▶ **EXTRAIT DU DOCUMENT**
Dessiner une trajectoire d’adaptation pour les entreprises relève de l’intelligence collective
April 06, 2022
François Lanavère, Directeur commercial et du développement d’AXA Climate, donne sa définition de ces risques bien distincts des atteintes à l’environnement ou des catastrophes naturelles, et invite les courtiers à s’adjoindre les éclairages d’experts capables de tracer des stratégies à l’horizon 2030/2050.
Qu’est-ce que l’assurance climat versus les CAT NAT et les problématiques liées à l’environnement ?
Je vous répondrai en deux temps, d’abord sur la partie catastrophes naturelles, puis sur les atteintes à l’environnement.
En France, on a une définition des « catastrophes naturelles » qui fait référence au régime CATNAT créé en 1982 – réformé récemment – et on utilise stricto sensu la terminologie visée par le régime public. Huit périls sont dénommés – avec notamment les inondations, les cyclones d’une certaine intensité dans les TOM et la sécheresse. Sont clairement exclus les risques de tempêtes, neige et grêle. Notons qu’on parle pour ce régime de la sécheresse qui touche les bâtiments, pas les rendements agricoles.

▶ **MATÉRIEL FOURNI**

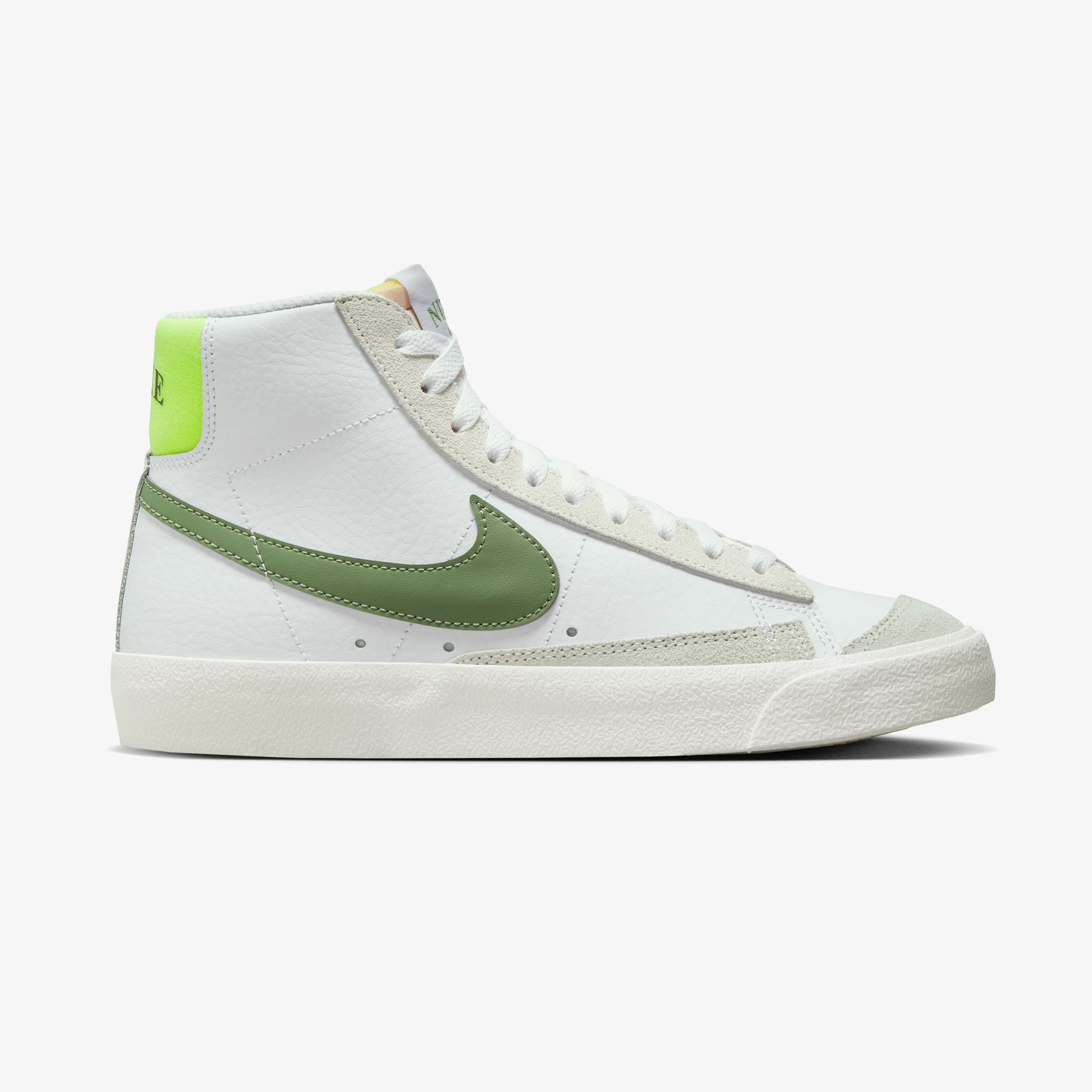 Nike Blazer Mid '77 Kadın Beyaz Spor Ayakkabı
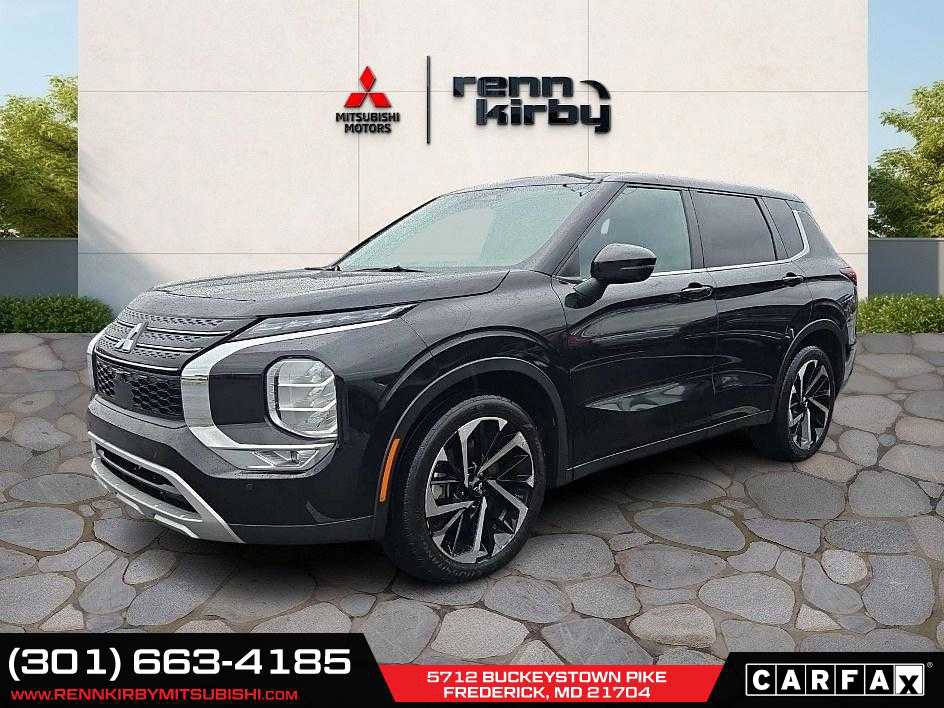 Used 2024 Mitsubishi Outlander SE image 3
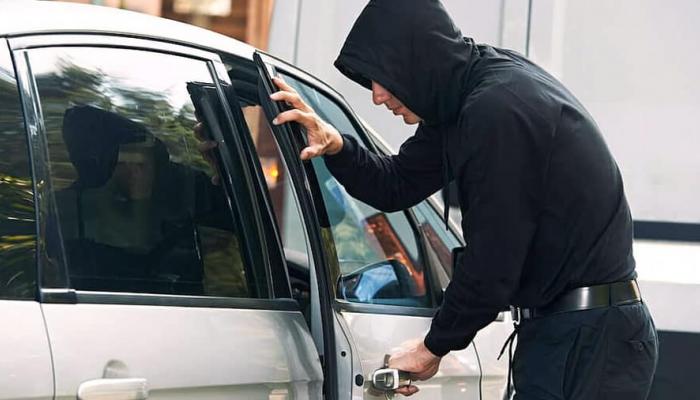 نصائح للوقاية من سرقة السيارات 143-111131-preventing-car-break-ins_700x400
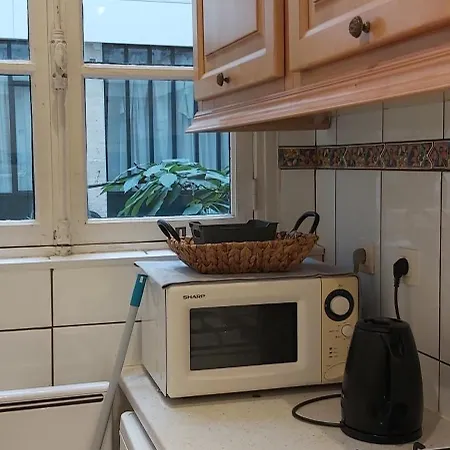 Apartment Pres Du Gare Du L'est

▶ **ÉNONCÉ**
D'après l'extrait sur l'assurance climat, pourquoi l'expression « catastrophes naturelles » désigne-t-elle en France une liste fermée de périls ? Répondez en une à trois phrases.

▶ **RÉPONSE**
En France, cette expression renvoie au régime CATNAT, créé en 1982 et réformé récemment, dont on reprend strictement la terminologie. Or ce régime public dénomme huit périls, notamment les inondations, les cyclones d'une certaine intensité dans les TOM et la sécheresse qui touche les bâtiments, et il exclut les tempêtes, la neige et la grêle.